Помню, я тогда пожал в недоумении плечами - не поверил: как это так
надоело? Врет, наверное, старик... Не много же мне понадобилось, чтобы
убедиться, что старик не врал, а говорил святую истинную правду! Всего три
года... Да нет, даже меньше, ведь и со мной это началось, конечно, тоже не
вчера... Надоело, скорей бы - с меня хватит, я тоже устал ждать. Больше мне
неинтересно... Я не могу это объяснить, я прошу просто поверить мне... Разве
что только воробьи на подоконнике еще иногда развлекают меня или тополь,
который вырос на моих глазах до самого верхнего этажа, вровень с моим окном.

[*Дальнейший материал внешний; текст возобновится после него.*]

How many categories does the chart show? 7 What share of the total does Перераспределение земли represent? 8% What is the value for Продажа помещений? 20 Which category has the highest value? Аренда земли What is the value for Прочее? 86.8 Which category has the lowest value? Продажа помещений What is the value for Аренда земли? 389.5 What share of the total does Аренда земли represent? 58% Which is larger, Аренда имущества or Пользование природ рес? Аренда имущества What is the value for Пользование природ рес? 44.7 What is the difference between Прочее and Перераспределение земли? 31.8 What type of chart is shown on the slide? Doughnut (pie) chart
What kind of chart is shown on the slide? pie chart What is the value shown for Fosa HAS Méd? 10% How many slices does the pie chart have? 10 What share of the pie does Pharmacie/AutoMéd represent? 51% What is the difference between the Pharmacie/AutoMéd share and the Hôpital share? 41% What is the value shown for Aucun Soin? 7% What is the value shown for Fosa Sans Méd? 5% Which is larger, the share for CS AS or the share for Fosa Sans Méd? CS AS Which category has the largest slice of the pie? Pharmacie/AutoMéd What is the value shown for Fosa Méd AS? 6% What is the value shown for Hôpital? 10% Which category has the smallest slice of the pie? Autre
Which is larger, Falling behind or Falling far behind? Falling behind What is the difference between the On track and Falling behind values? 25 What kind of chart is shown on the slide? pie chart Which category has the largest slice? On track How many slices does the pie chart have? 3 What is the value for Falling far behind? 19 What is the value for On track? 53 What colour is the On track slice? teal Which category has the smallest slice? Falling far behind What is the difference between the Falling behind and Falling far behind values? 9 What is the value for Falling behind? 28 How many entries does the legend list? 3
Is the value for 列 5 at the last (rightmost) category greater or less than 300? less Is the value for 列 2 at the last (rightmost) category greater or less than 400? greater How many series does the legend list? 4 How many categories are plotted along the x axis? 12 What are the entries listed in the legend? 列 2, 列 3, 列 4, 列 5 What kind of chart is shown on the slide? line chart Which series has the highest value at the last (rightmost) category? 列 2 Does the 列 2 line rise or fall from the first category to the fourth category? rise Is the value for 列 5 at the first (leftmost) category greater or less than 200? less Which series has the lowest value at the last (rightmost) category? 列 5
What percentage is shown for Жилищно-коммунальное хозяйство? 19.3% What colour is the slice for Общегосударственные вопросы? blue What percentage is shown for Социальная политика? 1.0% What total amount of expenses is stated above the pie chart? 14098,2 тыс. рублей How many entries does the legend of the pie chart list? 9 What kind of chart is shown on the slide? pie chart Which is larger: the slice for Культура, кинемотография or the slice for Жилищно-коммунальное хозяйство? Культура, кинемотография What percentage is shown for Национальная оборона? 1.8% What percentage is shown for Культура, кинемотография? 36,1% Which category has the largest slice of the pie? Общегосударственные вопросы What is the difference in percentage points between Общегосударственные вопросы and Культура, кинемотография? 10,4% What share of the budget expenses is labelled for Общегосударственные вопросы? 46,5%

Но и с ними, я чувствую, я расстанусь без всяких сожалений... Мне хотелось
бы закончить одной мыслью, и, прошу вас, не отмахивайтесь так просто от нее:
как ни странно, во всем этом тоже есть надежда. Какая-никакая - и все-таки
надежда.
Последнее время меня нередко спрашивают: кто я - писатель или
экономист?
Положа руку на сердце, не знаю, и не только другим, но и сам себе не
могу ответить на этот вопрос. Бесспорно одно: почти тридцать лет сидел на
двух стульях и, что хуже всего,- продолжаю сидеть.
Но, оглядываясь, понимаю: если бы была во дни моей молодости
возможность не только писать, но и печатать свою прозу, не покривив при этом
душой,- наверное, я бросил бы экономику и писал бы лишь "про любовь". Но
ведь был и всегда есть еще вопрос о хлебе насущном... Да и экономика, если
влезть в нее основательно, не такая уж скучная материя. Вот так и прожил,
что называется враскорячку, до пятидесяти с лишним лет.
Начиная с 1987 года прозу мою начали, наконец, печатать. Наверное,
самое бы время и переключиться только на нее. Но ведь оброс же за эти долгие
годы людьми, обязательствами, связями, накопил какие-то идеи, которые
хотелось бы воплотить в жизнь... Найду ли в себе силы оборвать все это? Не
знаю.
Может быть, найду, а может быть, и нет.